Her take on the prison-industrial complex aligns Davis with one of the ACLU of Oregon's primary goals—reforming the criminal justice system. The ACLU started a campaign last year to educate voters on their district attorneys and has represented Oregon inmates with civil rights complaints.

In the 1970s, Davis gained national notoriety after being arrested for supplying guns in the attempted escape of her lover, George Jackson, and two other inmates who had been accused of killing a white prison guard at the Soledad State Prison in California. Three days earlier, a white guard shot and killed three black inmates in the prison yard below his lookout post.

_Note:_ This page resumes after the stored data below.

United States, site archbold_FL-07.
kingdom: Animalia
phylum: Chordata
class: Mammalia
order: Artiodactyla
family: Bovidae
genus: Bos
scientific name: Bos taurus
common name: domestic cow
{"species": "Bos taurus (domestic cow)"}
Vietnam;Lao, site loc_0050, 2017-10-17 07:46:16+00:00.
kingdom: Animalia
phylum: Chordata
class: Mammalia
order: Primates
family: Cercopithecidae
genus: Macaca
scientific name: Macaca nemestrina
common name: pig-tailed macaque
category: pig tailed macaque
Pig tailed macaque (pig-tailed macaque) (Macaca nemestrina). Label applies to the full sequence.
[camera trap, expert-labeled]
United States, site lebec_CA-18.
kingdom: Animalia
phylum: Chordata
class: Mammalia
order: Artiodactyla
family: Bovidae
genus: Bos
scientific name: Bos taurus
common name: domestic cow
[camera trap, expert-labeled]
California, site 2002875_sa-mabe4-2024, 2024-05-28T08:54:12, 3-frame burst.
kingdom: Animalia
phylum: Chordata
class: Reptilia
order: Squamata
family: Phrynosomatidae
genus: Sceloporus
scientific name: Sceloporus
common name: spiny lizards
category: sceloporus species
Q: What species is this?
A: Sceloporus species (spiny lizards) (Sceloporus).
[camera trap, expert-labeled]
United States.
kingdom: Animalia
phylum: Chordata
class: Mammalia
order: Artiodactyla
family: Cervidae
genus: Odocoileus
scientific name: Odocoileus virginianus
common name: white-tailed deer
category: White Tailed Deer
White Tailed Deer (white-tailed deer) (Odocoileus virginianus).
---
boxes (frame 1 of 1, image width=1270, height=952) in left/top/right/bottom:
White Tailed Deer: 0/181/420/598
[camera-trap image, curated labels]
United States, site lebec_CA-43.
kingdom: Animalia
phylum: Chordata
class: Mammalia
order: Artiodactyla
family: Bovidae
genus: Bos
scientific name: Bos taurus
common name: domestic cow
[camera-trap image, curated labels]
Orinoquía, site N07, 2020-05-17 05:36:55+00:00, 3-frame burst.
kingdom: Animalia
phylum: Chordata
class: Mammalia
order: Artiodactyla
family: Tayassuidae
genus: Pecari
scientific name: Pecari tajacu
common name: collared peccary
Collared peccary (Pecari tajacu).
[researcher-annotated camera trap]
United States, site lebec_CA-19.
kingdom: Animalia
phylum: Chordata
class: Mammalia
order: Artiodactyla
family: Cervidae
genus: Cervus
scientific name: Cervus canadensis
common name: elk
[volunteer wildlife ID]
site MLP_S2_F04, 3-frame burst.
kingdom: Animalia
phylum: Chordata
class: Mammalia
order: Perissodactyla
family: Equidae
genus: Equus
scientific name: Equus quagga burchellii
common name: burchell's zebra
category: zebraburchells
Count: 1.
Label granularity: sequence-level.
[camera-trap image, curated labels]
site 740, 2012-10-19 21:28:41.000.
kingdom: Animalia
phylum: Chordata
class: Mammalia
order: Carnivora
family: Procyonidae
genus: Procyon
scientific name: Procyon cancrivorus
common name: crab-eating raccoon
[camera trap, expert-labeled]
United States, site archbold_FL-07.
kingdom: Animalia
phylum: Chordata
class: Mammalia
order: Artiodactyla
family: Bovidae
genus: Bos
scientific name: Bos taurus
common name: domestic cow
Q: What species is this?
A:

Davis secretly exchanged love letters with Jackson while he was held in solitary confinement on a false charge of stealing gasoline. Jackson's 17-year-old brother, Jonathon, took control of a California courthouse by holding the judge, attorneys and jurors at gunpoint. He loaded hostages and the three defendants in a van and tried to escape. Police opened fire on the vehicle.

In the chaos, the judge was shot in the head by Jonathon Jackson's shotgun – but he was also struck in the chest by a bullet fired by police. Either injury could have been the fatal blow.

Davis bought the guns used to bust Jackson and two other inmates out of court – a crime she was arrested for and eventually released on bail after thousands of people protested her incarceration.

She was acquitted on all charges by an all-white jury in in 1972.

Davis taught philosophy at UCLA in the late 1960s and has written several books that rail against the prison-industrial complex and tackle issues of sexism, racism and other injustices.

The Liberty Dinner is an annual fundraiser that supports the ACLU's efforts to "fight for the rights of all people in Oregon."

"This year, the event will honor the voices of the resistance," spokeswoman Sarah Armstrong said in a statement, "that are re-imagining justice and equity and rethinking the role of the justice system and the systemic challenges standing in the way of a fair and free society."